All the lines below should appear again unchanged, though their pictures should not.

(GIVEN DATA begins)

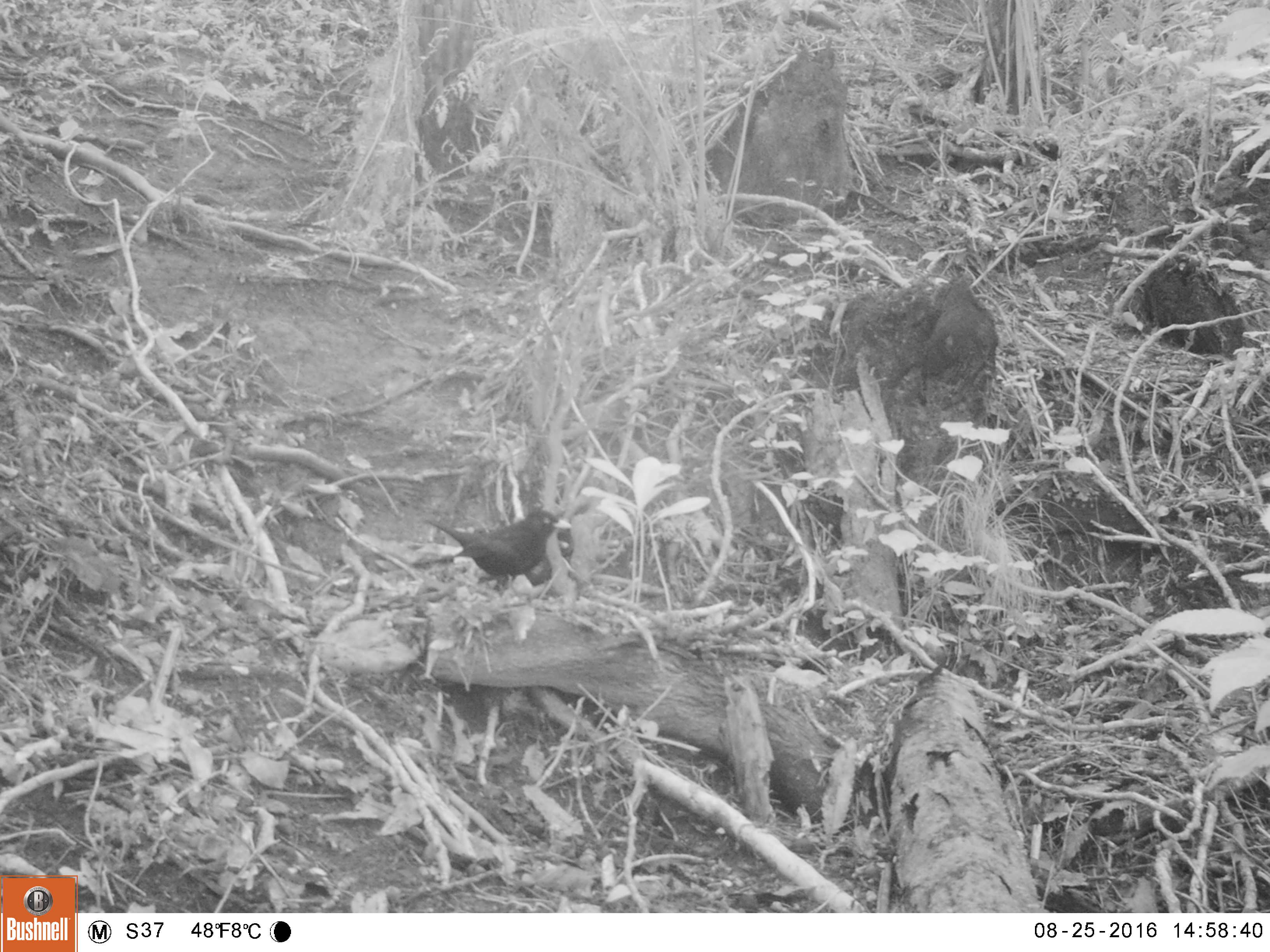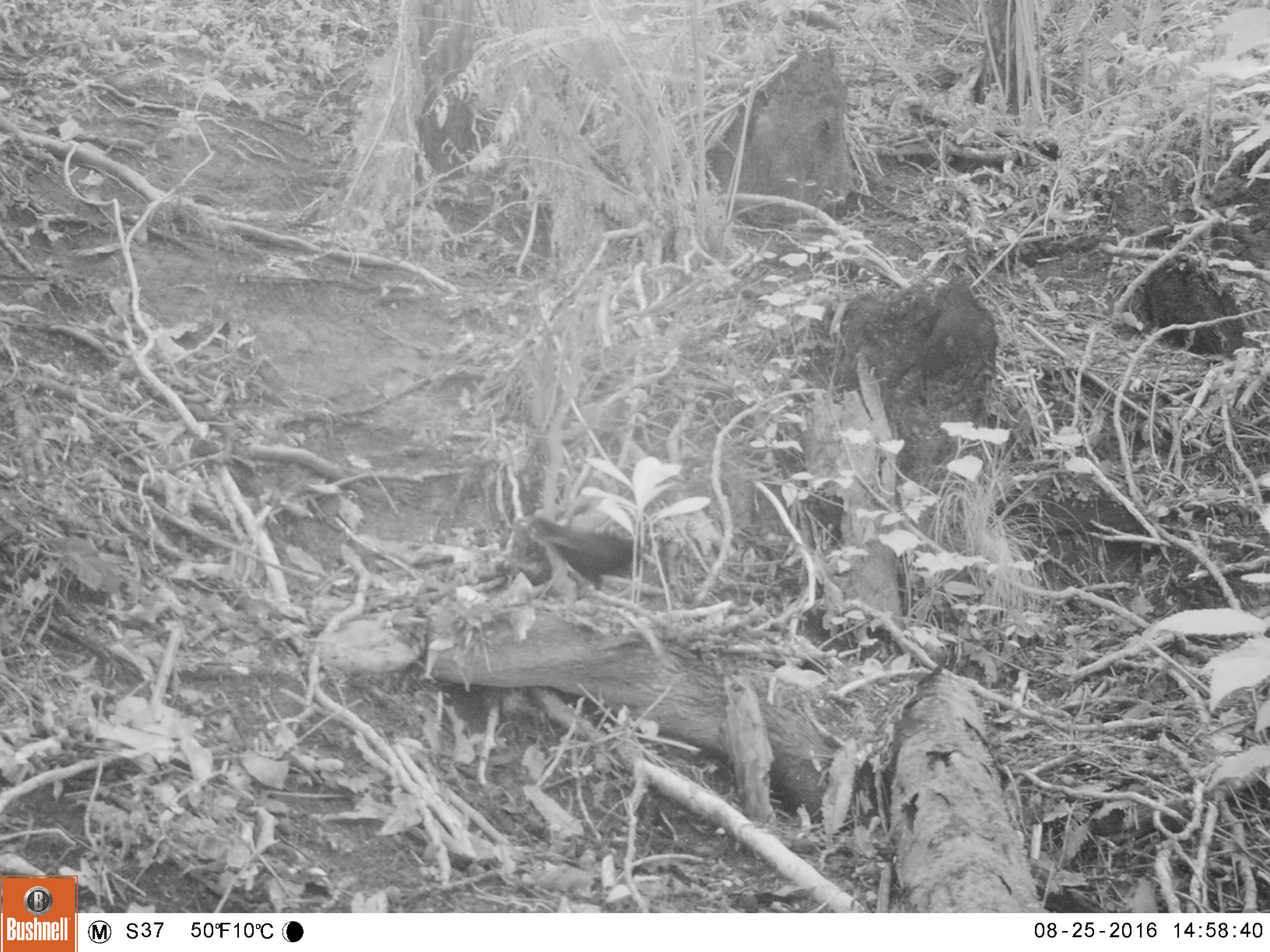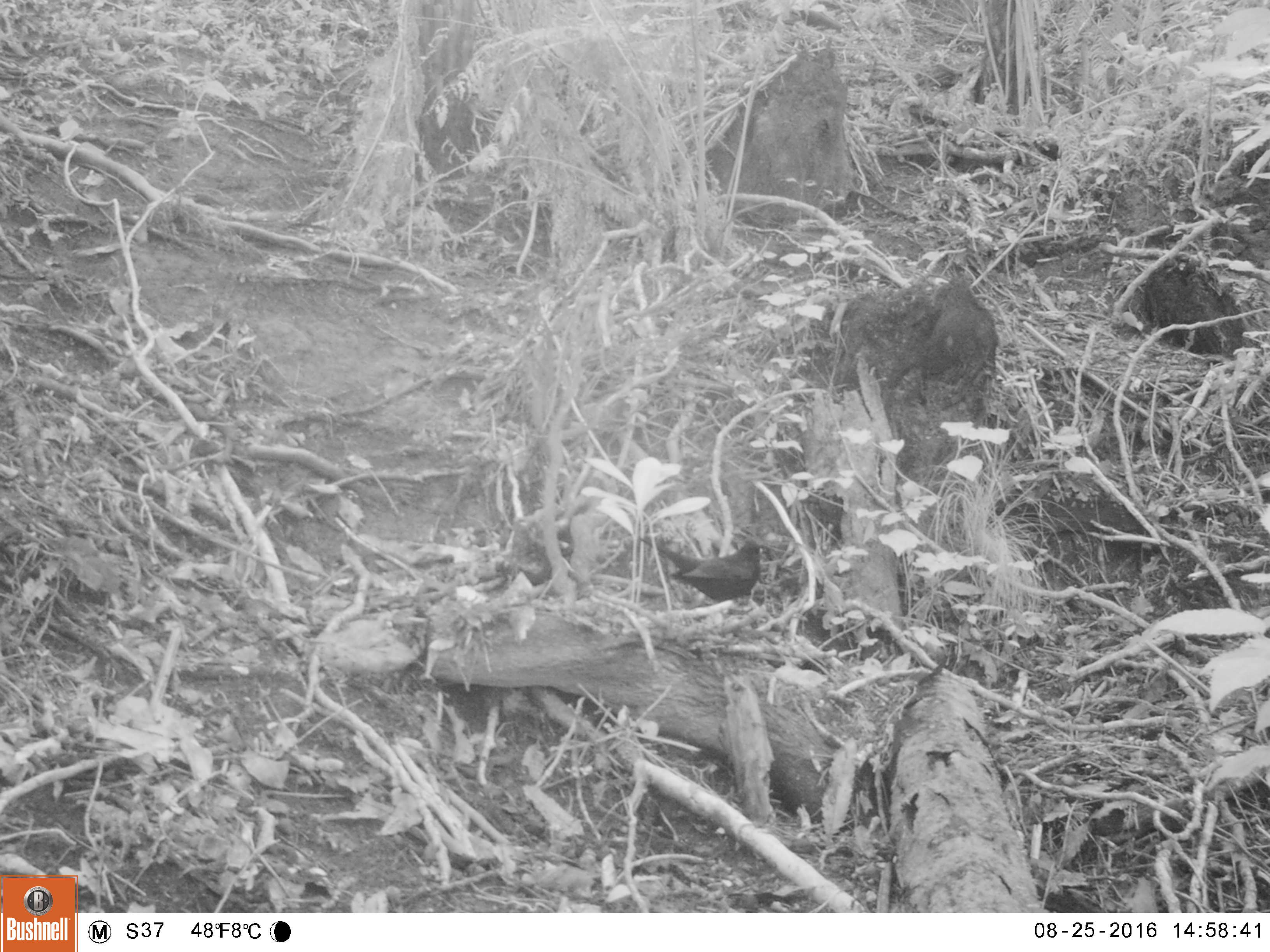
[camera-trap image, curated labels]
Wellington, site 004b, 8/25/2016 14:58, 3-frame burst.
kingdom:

(GIVEN DATA ends)

→ **SOLUTION TO THIS PROBLEM**:
[camera-trap image, curated labels]
Wellington, site 004b, 8/25/2016 14:58, 3-frame burst.
kingdom:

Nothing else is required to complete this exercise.